## Passage to read
July 28, 2020 at 8:05 a.m. EDT
with Paulina Firozi
A group of 41 hunting and fishing organizations are urging Democrats and Republicans in Congress to do more to combat climate change by protecting the land and waters critical for their sports.
Catastrophic drought, intense wildfires and aquatic dead zones created by toxic algae blooms are harming the habitat of the animals they like to hunt and fish, the groups said in a letter Monday to congressional leaders calling for bipartisan legislation to address the impacts of climate change.
They argue taking steps to preserve that habitat will also help keep carbon dioxide out of the atmosphere and blunt the adverse impacts of rising temperatures.
“Sportsmen and women, landowners and managers, and outdoor enthusiasts are on the front lines of climate change, often witnessing declines in landscape health and resiliency as well as impacts on our nation’s fish and wildlife resources,” the groups, which also include companies that make hunting and fishing gear, wrote House Speaker Nancy Pelosi (D-Calif.) and Senate Majority Leader Mitch McConnell (R-Ky.).

## Task instructions
**1)** In the article on hunting and fishing groups and climate change, which of these statements agree with it? (a) The letter came from 41 hunting and fishing organizations. (b) The letter was addressed to the president. (c) Companies that make hunting and fishing gear are among the groups. Answer yes or no for each and quote the article's deciding words.
**2)** Quote the article on hunting and fishing groups, starting at "Catastrophic drought, intense" and ending at "of rising temperatures.".
Rely only on the article about hunting and fishing groups.

## Data provided
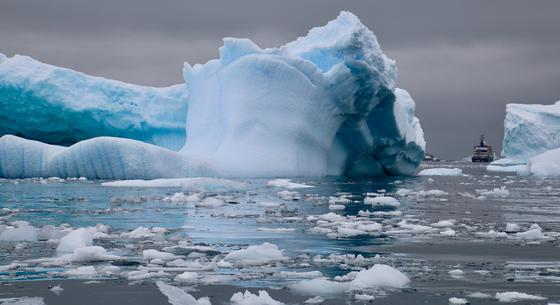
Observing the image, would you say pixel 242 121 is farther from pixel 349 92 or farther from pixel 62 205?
pixel 62 205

## Answers to the tasks
**1)**
(a) Yes: "A group of 41 hunting and fishing organizations"
(b) No: "wrote House Speaker Nancy Pelosi (D-Calif.) and Senate Majority Leader Mitch McConnell (R-Ky.)"
(c) Yes: "which also include companies that make hunting and fishing gear"

**2)**
Catastrophic drought, intense wildfires and aquatic dead zones created by toxic algae blooms are harming the habitat of the animals they like to hunt and fish, the groups said in a letter Monday to congressional leaders calling for bipartisan legislation to address the impacts of climate change.
They argue taking steps to preserve that habitat will also help keep carbon dioxide out of the atmosphere and blunt the adverse impacts of rising temperatures.